#### What to work on
(1) According to the blog post, about how long had it been since the writer last met the friend from University?
(2) Rewrite the paragraph of the blog post that begins "Over lunch we talked" more briefly, keeping its main facts.
## Start Text block
On Saturday I met up with one of my loveliest and best friends for the first time in about three years. We were at University together (she was there at the very beginning of E and my relationship) and whilst we don’t see each other very often, when we do it’s like no time has passed at all.
Over lunch we talked about what has happened. She knew all the facts, but this was the first time we’d been able to talk about it face to face (and the first time I was able to share the various pictures I have of E’s girlfriends with her). The more we talked, the more utterly unfathomable and inexplicable E’s actions (or lack thereof) and behaviour seemed. But I also laughed about what had happened for probably the first time since it happened. It was a gorgeous, much-needed, day.
To be honest, over the last year or so, I’ve found that most questions about E, and his behaviour over the last decade or so, can be answered with variations on one basic catch-all phrase: ‘because he’s a Dickhead’. Obviously we can add descriptive prefixes such as ‘lying’, ‘selfish’, ‘colossal’, ‘nasty’ etc to Dickhead, or indeed substitute Dickhead with ‘idiot’, ‘cockwomble’, ‘bastard’, ‘fuckwit’ or (my personal favourite) ‘wankpuffin’. But the basic answer is the same.
But there’s one question I’ve never been able to answer. Obviously, to an extent, it can be answered with the catch-all phrase, but it’s not really enough, it doesn’t really explain it.
Why, if he was in love with someone else (several someone elses), did he stay with me?
## End Text block
## Start Listed records
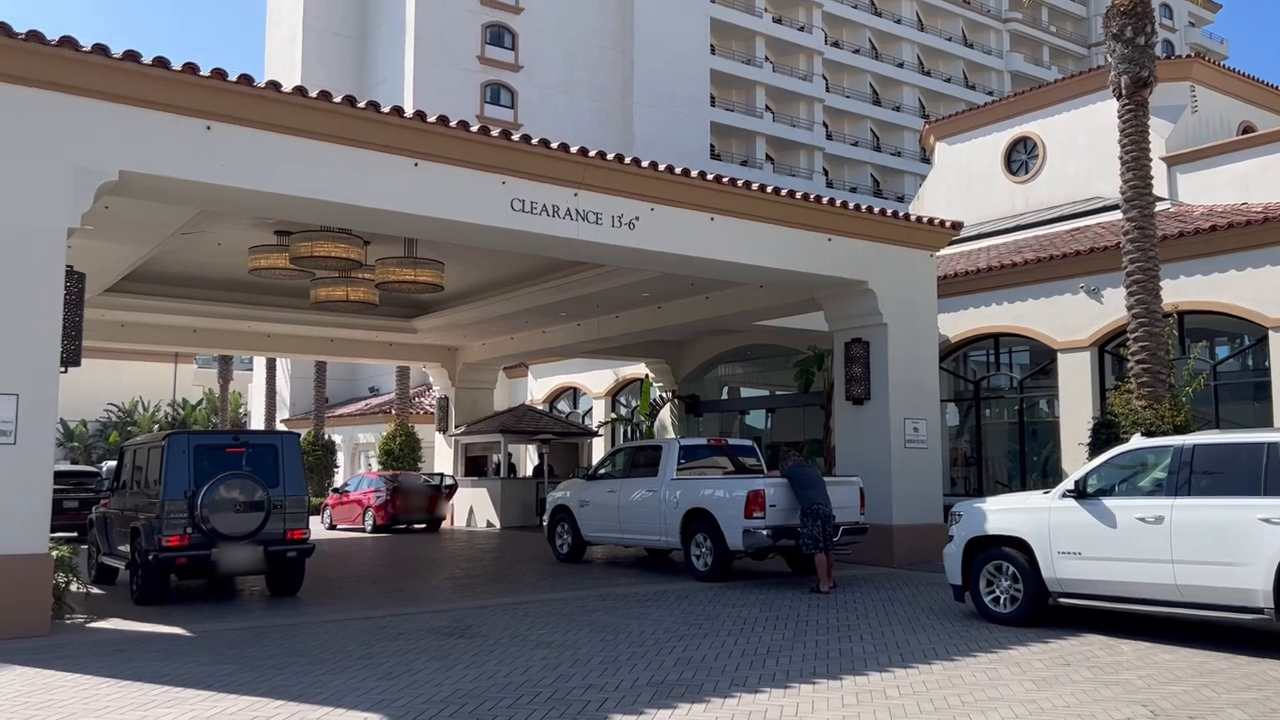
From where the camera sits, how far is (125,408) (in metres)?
55.9

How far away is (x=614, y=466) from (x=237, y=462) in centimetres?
554

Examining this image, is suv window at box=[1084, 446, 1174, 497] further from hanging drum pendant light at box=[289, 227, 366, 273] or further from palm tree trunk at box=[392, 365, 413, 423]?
palm tree trunk at box=[392, 365, 413, 423]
## End Listed records
#### Answers provided
(1) About three years.

(2) Over lunch we talked face to face about what had happened for the first time, and I showed her my pictures of E's girlfriends. The more we talked, the more inexplicable E's behavior seemed, yet I also laughed about it for probably the first time since it happened. It was a lovely, much-needed day.